• **Task goal**
Set down each line of the records below with no changes at all.

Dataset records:
+++
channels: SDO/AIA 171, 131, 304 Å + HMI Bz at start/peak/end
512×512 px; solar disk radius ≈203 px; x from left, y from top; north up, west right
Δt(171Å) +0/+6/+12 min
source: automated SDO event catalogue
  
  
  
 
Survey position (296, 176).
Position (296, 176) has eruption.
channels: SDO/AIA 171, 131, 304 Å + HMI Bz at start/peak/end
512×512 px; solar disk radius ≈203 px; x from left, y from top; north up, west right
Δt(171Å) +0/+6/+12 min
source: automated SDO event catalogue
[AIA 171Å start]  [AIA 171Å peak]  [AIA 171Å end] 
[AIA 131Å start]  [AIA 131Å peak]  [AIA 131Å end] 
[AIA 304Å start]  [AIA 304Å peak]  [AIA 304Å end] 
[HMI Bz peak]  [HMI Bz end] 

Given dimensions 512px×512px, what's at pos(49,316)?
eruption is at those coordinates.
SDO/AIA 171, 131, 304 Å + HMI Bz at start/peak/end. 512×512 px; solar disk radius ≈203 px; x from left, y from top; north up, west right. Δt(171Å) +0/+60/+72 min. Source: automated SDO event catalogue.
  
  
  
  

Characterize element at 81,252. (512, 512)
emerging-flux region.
+++
• **Written response**
channels: SDO/AIA 171, 131, 304 Å + HMI Bz at start/peak/end
512×512 px; solar disk radius ≈203 px; x from left, y from top; north up, west right
Δt(171Å) +0/+6/+12 min
source: automated SDO event catalogue
  
  
  
 
Survey position (296, 176).
Position (296, 176) has eruption.
channels: SDO/AIA 171, 131, 304 Å + HMI Bz at start/peak/end
512×512 px; solar disk radius ≈203 px; x from left, y from top; north up, west right
Δt(171Å) +0/+6/+12 min
source: automated SDO event catalogue
[AIA 171Å start]  [AIA 171Å peak]  [AIA 171Å end] 
[AIA 131Å start]  [AIA 131Å peak]  [AIA 131Å end] 
[AIA 304Å start]  [AIA 304Å peak]  [AIA 304Å end] 
[HMI Bz peak]  [HMI Bz end] 

Given dimensions 512px×512px, what's at pos(49,316)?
eruption is at those coordinates.
SDO/AIA 171, 131, 304 Å + HMI Bz at start/peak/end. 512×512 px; solar disk radius ≈203 px; x from left, y from top; north up, west right. Δt(171Å) +0/+60/+72 min. Source: automated SDO event catalogue.
  
  
  
  

Characterize element at 81,252. (512, 512)
emerging-flux region.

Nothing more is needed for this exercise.